The delay to November has an upside, Boyum suggested.

“This is probably a benefit for the city and the DSDA in that it will give us more time to inform the public about the act, what it allows us to do, and most importantly, what it does not allow us to do, and the fact that it is not in any way, shape or form a tax increase,” he said.

County’s example

Before the November 2011 referendum, county officials worked with consultants from Ross & Associates, Bleakly Advisory Group and two engineering firms who did a preliminary study. The resulting report, called a technical document, included revenue projections, an explanation of how tax allocation districts work and an outline of the plan for the I-16 interchange.

After the ballot issue passed, the more detailed redevelopment plan was completed during the next year before the TAD took effect Jan. 1, 2013.

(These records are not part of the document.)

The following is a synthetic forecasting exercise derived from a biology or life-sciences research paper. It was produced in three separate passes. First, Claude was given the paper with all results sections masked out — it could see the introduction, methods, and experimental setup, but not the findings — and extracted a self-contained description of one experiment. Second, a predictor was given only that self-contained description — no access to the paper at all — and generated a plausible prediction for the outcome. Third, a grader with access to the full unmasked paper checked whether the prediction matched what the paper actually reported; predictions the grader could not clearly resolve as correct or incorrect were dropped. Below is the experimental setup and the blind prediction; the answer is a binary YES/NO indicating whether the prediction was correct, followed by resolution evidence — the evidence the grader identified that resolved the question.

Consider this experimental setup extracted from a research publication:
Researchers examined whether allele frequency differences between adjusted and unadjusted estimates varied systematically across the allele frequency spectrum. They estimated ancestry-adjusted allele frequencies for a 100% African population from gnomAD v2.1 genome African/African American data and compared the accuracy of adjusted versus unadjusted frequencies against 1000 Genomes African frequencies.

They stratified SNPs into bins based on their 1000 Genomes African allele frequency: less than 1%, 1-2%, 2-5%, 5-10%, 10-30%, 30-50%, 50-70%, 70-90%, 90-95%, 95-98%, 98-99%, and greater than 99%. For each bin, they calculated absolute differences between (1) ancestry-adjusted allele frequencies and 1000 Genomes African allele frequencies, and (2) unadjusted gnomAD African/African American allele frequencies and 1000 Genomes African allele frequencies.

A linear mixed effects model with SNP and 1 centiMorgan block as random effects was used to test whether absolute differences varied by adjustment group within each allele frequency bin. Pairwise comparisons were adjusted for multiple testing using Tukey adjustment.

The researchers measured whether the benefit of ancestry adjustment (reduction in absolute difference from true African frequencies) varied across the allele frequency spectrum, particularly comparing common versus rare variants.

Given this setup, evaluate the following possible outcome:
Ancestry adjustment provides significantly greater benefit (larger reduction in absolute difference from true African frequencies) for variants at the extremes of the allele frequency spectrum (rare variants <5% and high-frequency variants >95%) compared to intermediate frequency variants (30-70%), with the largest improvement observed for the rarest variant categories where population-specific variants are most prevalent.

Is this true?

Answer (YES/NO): NO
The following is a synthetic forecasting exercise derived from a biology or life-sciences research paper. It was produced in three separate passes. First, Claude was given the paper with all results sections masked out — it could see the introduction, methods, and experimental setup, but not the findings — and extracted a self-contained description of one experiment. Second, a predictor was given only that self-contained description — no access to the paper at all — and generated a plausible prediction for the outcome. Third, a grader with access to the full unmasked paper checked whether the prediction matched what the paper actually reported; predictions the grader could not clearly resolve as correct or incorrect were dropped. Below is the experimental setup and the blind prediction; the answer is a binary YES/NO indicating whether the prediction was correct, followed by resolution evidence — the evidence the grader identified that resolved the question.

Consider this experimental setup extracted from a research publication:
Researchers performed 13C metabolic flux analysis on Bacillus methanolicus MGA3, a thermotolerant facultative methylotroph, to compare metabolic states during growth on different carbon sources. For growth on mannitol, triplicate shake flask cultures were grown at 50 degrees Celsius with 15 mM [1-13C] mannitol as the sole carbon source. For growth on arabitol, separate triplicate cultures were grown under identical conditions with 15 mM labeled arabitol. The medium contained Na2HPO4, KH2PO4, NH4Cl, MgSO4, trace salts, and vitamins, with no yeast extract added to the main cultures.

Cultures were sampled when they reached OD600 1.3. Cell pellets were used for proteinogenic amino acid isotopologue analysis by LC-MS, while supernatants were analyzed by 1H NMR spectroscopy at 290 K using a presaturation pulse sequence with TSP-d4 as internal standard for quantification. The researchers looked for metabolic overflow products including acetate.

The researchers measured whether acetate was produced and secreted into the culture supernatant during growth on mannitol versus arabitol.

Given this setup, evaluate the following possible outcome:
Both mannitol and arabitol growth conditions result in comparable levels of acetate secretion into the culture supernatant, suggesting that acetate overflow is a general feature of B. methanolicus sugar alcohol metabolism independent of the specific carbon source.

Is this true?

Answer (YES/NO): NO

But the preliminary study gave TAD supporters information to use in a voter education drive, says Bulloch County Manager Tom Couch.

After that effort, the referendum was approved by 56 percent of voters countywide but rejected by a majority in some precincts, such as Leefield, Nevils and Stilson. It may be a good omen for the city that support was strongest in Statesboro, Couch said, but he suggests South Main TAD advocates need to do their homework before November.

“What they need to do between now and then is, in my opinion, if they can produce some kind of technical document or enough facts about what they want to do with the TAD and what it will pay for, they need to develop that and start getting the word out among the voters,” he said.

Couch and Muldrew have talked, and Muldrew said there has been some discussion of Bleakly Advisory Group assisting the city.

Statesboro-Bulloch Chamber of Commerce President Darron Burnette and Past President Keely Fennell are leading a community group interested in South Main revitalization, Boyum noted. This group, he said, will determine what the priorities are.

“I think once that happens, then we might look into bringing in an outside consultant to do a technical document, or perhaps our city staff may even have the capacity to do that kind of thing,” Boyum said. “If they have the expertise and we can save a little money, we certainly would consider going that direction.”